The evolution of this author in his use of titles is interesting. Compare the crudity of "Vagaries vs. Spiritualism," and "Deep," for example, with those he selects when he begins to publish his books. "Wake-Robin," "Winter Sunshine," "Locusts and Wild Honey," "Leaf and Tendril,"—how much they connote! Then how felicitous are the titles of most of his essays! "Birch Browsings," "The Snow-Walkers," "Mellow England," "Our Rural Divinity" (the cow), "The Flight of the Eagle" (for one of his early essays on Whitman), "A Bunch of Herbs," "A Pinch of Salt," "The Divine Soil," "The Long Road" (on evolution)—these and many others will occur to the reader.

Following "A Thought on Culture" was a short essay on poetry, the drift of which is that poetry as contrasted with science must give us things, not as they are in themselves, but as they stand related to our experience. Our young writer is more at his ease now:—

Science, of course, is literal, as it ought to be, but science is not life; science takes no note of this finer self, this duplicate on a higher scale. Science never laughs or cries, or whistles or sings, or falls in love, or sees aught but the coherent reality. It says a soap bubble is a soap bubble—a drop of water impregnated with oleate of potash or soda, and inflated with common air; but life says it is a crystal sphere, dipped in the rainbow, buoyant as hope, sensitive as the eye, with a power to make children dance for joy, and to bring youth into the look of the old....
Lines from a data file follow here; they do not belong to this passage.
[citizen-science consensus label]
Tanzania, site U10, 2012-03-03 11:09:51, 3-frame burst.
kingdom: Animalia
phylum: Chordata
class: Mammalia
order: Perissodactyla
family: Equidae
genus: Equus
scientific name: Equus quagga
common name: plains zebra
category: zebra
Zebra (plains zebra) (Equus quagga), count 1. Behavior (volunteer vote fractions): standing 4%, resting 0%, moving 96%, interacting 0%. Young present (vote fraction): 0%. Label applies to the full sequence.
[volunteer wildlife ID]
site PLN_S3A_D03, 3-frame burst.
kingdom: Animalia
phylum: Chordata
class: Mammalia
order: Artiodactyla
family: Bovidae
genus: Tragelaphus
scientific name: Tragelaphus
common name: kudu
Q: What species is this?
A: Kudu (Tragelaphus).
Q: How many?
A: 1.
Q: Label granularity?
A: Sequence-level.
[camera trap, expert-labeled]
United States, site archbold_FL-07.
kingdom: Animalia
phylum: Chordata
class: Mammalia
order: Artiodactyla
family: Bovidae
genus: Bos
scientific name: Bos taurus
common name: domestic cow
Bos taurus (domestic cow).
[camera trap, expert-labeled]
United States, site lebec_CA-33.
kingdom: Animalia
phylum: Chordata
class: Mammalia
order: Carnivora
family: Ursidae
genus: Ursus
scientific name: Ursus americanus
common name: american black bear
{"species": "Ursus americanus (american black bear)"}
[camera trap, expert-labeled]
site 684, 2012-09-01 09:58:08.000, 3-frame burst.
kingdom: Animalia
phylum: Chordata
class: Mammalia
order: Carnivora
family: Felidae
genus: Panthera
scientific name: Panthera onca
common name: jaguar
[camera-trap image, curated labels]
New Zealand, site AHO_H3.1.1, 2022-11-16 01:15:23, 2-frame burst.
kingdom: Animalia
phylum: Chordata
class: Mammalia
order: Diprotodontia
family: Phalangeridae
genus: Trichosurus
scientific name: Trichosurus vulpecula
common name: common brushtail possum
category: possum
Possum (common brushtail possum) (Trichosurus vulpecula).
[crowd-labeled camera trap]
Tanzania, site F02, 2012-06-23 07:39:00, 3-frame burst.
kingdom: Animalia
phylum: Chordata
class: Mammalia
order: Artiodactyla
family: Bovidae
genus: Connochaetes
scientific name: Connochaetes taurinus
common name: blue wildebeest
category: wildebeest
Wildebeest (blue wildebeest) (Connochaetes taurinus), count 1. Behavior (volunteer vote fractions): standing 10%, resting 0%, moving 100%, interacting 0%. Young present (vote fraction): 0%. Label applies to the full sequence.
Who in his youth ever saw the swallow of natural history to be the twittering, joyous bird that built mud nests beneath his father's shed, and in the empty odorous barn?—that snapped the insects that flew up in his way when returning at twilight from the upland farm; and that filled his memory with such visions of summer when he first caught its note on some bright May morning, flying up the southern valley? Describe water, or a tree, in the language of exact science, or as they really are in and of themselves, and what person, schooled only in nature, would recognize them? Things must be given as they seem, as they stand represented in the mind. Objects arrange themselves in our memory, not according to the will, or any real quality in themselves, but as they affect our lives and stand to us in our unconscious moments. The hills we have dwelt among, the rocks and trees we have looked upon in all moods and feelings, that stood to us as the shore to the sea, and received a thousand impresses of what we lived and suffered, have significance to us that is not accounted for by anything we can see or feel in them.

Here we see the youth of twenty-three setting forth a truth which he has sedulously followed in his own writing about nature, the following of which accounts so largely for the wide appeal his works have made.